A: Mechanism: Stores delivered in stable storage. On recovery, retrieves delivered from storage. Logs messages to avoid duplicates after crashes. Event: Triggers Deliver with log variable name. Guarantee: Survives process crashes and restarts. Simple Explanation: Logged Perfect Links save received messages to a "hard drive" instead of memory. If the system crashes and restarts, it checks the saved list to avoid re-delivering old messages. Like writing down tasks in a notebook so you don’t forget after a power outage.
41
Q: What problem do Authenticated Perfect Links solve?
A: Problem: Prevents message forgery in Byzantine systems. Solution: Uses MACs (Message Authentication Codes). Algorithm: "Authenticate and Filter": Sender adds MAC to message. Receiver verifies MAC before delivery. Guarantees: Authenticity (only correct senders can forge messages). Simple Explanation: Authenticated Links stop hackers from faking messages. They use a secret code (like a wax seal on a letter) to prove the sender’s identity. If the seal is broken or missing, the message is rejected.
42
Q: What practical issues affect link abstractions?
A: Network Topology: LAN vs. WAN latency differences. Flow Control: Adjust sending rate to receiver capacity. Heterogeneity: Resource disparities (CPU, bandwidth). State Growth: Managing ever-growing delivered sets. Note: Lower layers (e.g., TCP) often handle retransmission. Simple Explanation: Real-world networks aren’t perfect. Fast local networks behave differently than slow internet links. Systems also need to avoid overwhelming receivers, handle uneven resources, and manage memory. Luckily, tools like TCP handle some issues automatically.
43
Q: Why use MACs in Authenticated Perfect Links?

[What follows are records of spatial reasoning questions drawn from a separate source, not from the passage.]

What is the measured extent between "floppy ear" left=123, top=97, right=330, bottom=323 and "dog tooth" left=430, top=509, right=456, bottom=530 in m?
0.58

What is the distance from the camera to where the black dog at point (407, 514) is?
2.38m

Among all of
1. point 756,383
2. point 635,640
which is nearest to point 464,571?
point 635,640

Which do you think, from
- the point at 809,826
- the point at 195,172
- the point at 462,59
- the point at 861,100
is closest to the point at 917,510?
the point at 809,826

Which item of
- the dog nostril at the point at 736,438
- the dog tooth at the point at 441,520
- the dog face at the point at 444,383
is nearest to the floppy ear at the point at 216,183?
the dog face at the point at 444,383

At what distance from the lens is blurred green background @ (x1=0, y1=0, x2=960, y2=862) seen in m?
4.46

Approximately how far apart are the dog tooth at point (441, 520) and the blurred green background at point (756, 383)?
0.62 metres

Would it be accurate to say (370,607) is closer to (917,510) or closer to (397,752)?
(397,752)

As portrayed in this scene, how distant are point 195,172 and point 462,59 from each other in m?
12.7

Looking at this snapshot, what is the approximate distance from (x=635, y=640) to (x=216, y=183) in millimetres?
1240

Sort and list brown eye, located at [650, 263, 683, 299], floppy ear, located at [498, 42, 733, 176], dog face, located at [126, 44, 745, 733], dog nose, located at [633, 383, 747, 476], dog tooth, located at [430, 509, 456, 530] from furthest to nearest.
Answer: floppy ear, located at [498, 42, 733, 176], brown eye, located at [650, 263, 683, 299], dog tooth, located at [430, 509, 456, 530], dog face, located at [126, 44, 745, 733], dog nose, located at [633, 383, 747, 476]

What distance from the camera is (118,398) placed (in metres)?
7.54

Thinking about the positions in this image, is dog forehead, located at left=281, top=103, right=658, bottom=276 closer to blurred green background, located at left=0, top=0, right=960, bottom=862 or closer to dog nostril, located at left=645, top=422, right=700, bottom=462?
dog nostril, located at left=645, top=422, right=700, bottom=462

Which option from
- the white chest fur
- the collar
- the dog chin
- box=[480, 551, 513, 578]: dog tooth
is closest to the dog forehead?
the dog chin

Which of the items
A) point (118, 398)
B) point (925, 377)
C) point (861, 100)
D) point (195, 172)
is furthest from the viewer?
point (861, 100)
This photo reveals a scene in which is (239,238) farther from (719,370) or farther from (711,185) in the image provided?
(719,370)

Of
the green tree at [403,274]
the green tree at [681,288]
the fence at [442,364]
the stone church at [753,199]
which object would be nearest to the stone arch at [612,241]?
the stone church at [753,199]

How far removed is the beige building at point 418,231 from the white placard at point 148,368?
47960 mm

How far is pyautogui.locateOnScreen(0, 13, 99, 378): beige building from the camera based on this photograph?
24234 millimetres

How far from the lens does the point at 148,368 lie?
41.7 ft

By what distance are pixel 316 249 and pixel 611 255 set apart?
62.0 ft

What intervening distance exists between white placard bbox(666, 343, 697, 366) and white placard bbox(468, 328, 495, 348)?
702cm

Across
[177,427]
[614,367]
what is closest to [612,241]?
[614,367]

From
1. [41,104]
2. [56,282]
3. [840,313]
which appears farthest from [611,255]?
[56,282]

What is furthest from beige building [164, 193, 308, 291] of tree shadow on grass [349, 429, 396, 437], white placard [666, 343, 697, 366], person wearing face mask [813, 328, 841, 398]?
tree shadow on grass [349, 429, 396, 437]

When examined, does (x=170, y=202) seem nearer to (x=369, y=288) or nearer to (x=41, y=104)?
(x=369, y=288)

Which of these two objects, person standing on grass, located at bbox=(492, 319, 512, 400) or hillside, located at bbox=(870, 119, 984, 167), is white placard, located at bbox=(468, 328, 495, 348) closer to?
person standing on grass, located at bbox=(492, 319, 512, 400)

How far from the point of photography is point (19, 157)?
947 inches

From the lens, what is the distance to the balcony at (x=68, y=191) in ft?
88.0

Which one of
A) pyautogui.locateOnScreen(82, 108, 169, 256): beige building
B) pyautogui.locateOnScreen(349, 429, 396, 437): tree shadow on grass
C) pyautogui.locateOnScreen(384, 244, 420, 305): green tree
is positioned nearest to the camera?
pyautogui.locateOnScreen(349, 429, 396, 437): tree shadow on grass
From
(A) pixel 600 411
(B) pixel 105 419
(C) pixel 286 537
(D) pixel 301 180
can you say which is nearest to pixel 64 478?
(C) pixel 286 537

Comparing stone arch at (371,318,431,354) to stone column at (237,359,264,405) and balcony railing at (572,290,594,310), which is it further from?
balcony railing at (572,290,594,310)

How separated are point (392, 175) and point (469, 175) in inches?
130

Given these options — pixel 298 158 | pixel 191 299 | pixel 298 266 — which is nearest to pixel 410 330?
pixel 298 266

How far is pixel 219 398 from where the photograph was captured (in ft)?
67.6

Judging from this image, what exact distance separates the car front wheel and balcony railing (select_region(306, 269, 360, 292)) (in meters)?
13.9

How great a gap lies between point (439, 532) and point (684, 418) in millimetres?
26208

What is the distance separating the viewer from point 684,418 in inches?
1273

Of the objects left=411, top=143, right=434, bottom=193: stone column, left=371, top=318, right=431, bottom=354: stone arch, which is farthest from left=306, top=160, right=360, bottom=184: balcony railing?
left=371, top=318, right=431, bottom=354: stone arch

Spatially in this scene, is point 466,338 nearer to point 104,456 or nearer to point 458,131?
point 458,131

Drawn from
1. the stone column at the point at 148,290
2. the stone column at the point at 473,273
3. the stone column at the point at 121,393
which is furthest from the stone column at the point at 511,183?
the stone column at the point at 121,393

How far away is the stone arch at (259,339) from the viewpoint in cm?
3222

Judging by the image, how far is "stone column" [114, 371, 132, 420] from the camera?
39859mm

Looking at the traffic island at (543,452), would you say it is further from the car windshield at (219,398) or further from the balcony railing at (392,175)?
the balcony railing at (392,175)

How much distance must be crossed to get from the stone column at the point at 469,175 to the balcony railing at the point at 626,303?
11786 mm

A: Purpose: Ensure authenticity and integrity. Process: Sender computes MAC using shared key. Receiver verifies MAC matches sender and message. Result: Byzantine nodes can’t forge messages between correct nodes. Simple Explanation: MACs act like a signature to prove a message’s sender and that it wasn’t tampered with. Imagine a tamper-proof seal on a food package—if broken, you know it’s unsafe.